AS1170.2 Combination Factor for Roof

(OP)
5.4.3 Action combination factor (Kc)
Where wind pressures acting on a combination of surfaces of an enclosed building...
A surface shall be ..., a roof (the upwind and downwind roof shall be treated together as a single surface),...

First Kc only applies to enclosed buildings (roof and full perimeter walls (nominally sealed) from floor to roof level.) which excludes pitched free roofs.

From this clause I would say that rafters on one side of the roof would not have Kc applied, but that a roof truss would.
From this it would appear that if you cut the building at the ridge line to get a monoslope roof then Kc would not apply to that either, even though we now have the full roof. The labelling in Figure 5.2 would seem to support this interpretation.

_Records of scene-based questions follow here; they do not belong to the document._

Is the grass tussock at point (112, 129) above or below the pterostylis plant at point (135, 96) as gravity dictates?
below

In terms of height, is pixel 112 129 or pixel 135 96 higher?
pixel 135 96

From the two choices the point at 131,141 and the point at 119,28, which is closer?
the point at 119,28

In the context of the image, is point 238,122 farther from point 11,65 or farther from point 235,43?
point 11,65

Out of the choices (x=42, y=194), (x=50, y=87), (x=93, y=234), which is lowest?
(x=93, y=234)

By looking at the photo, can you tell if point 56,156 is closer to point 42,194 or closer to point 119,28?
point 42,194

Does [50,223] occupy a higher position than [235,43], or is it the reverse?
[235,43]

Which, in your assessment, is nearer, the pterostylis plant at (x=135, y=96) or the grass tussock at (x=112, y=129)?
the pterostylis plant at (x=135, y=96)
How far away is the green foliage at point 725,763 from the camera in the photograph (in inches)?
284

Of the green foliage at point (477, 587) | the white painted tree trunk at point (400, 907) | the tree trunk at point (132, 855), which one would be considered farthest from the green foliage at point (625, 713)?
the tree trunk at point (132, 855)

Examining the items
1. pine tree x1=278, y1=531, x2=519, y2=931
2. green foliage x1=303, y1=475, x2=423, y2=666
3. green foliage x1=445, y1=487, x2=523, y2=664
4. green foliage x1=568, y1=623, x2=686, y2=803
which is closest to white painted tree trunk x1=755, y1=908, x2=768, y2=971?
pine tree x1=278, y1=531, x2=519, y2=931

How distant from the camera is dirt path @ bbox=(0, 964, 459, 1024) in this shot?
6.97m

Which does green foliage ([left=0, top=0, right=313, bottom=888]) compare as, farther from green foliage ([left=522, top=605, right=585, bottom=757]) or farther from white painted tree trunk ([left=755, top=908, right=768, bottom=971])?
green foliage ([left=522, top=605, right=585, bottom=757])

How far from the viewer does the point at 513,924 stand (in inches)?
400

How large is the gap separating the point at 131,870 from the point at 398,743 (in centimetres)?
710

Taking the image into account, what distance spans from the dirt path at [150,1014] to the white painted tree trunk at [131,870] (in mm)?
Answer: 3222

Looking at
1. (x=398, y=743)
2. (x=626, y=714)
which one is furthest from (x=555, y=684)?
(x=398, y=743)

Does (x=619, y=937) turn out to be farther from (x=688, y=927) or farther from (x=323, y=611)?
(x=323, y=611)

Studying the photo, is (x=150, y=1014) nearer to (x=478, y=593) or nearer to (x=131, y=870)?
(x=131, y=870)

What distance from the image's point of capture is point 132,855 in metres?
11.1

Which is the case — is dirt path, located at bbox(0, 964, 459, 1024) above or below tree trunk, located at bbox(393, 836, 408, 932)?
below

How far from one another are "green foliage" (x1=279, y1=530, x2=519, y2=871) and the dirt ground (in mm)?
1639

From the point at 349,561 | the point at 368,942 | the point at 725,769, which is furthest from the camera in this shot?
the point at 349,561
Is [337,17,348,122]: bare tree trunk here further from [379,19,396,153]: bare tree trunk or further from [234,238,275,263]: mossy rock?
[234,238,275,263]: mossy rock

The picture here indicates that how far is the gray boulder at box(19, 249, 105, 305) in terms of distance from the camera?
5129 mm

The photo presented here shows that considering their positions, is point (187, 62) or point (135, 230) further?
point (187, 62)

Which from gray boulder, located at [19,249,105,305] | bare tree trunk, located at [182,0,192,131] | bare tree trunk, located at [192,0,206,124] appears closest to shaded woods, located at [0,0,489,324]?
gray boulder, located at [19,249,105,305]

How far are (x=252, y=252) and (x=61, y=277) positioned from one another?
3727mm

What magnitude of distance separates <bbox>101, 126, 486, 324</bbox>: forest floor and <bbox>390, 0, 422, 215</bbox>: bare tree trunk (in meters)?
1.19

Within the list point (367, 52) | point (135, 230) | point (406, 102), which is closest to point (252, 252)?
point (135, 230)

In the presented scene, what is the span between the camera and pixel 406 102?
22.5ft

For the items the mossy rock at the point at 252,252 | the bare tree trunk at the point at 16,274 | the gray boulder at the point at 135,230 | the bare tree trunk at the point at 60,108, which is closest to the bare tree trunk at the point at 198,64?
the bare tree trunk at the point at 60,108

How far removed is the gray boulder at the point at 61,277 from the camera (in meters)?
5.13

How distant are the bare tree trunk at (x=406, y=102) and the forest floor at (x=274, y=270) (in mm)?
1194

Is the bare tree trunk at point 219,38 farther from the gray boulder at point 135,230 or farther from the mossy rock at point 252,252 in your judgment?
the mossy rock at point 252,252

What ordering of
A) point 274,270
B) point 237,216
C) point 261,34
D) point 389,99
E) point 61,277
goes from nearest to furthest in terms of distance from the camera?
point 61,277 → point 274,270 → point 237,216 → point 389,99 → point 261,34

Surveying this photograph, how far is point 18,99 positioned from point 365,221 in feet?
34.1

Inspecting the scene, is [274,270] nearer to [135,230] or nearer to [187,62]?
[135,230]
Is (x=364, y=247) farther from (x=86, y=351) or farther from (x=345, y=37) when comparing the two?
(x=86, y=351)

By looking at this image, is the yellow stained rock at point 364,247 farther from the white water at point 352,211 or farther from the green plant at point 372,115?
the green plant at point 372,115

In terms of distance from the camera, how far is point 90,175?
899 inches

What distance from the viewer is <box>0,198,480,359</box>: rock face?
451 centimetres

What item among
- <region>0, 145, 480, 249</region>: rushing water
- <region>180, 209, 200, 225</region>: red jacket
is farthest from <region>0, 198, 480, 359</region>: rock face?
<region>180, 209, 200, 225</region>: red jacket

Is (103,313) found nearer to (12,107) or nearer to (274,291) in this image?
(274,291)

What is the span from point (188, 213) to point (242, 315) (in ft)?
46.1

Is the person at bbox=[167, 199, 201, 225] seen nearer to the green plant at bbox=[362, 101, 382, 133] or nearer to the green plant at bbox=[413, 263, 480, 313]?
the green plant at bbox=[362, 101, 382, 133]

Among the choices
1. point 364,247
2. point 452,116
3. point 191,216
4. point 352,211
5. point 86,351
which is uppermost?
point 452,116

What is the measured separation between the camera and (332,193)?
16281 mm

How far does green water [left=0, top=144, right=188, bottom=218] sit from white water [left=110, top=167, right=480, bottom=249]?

What about a roof pitch of less than 10 degrees, where the ridge has no effect, and you don't have upwind and downwind slopes? Should Kc be applied? Again it seems to me that it should not.

RE: AS1170.2 Combination Factor for Roof

Depend on whether you have internal pressure above 0.2, but assuming less than 0.2, I would say Kc = 1.00 for all the cases including a truss Table 5.5 (e) supports my interpretation.

http://www.nceng.com.au/
"Programming today is a race between software engineers striving to build bigger and better idiot-proof programs, and the Universe trying to produce bigger and better idiots. So far, the Universe is winning."

RE: AS1170.2 Combination Factor for Roof

(OP)
@rowingengineer
Table 5.5(f) shows Kc,e=Kc,i=0.9 for 2 effective surfaces, Roof pressures in combination with internal pressures.

RE: AS1170.2 Combination Factor for Roof

Within an internal pressure coefficient of greater than +0.2, if the internal pressure coeff is less than 0.2 refer to (e) Hence we need to know if you talking about with or without internal pressure coefficients greater than +0.2.

Page 35 1'st paragraph last sentence explains this as to what can be considered an effective surface.

http://www.nceng.com.au/
"Programming today is a race between software engineers striving to build bigger and better idiot-proof programs, and the Universe trying to produce bigger and better idiots. So far, the Universe is winning."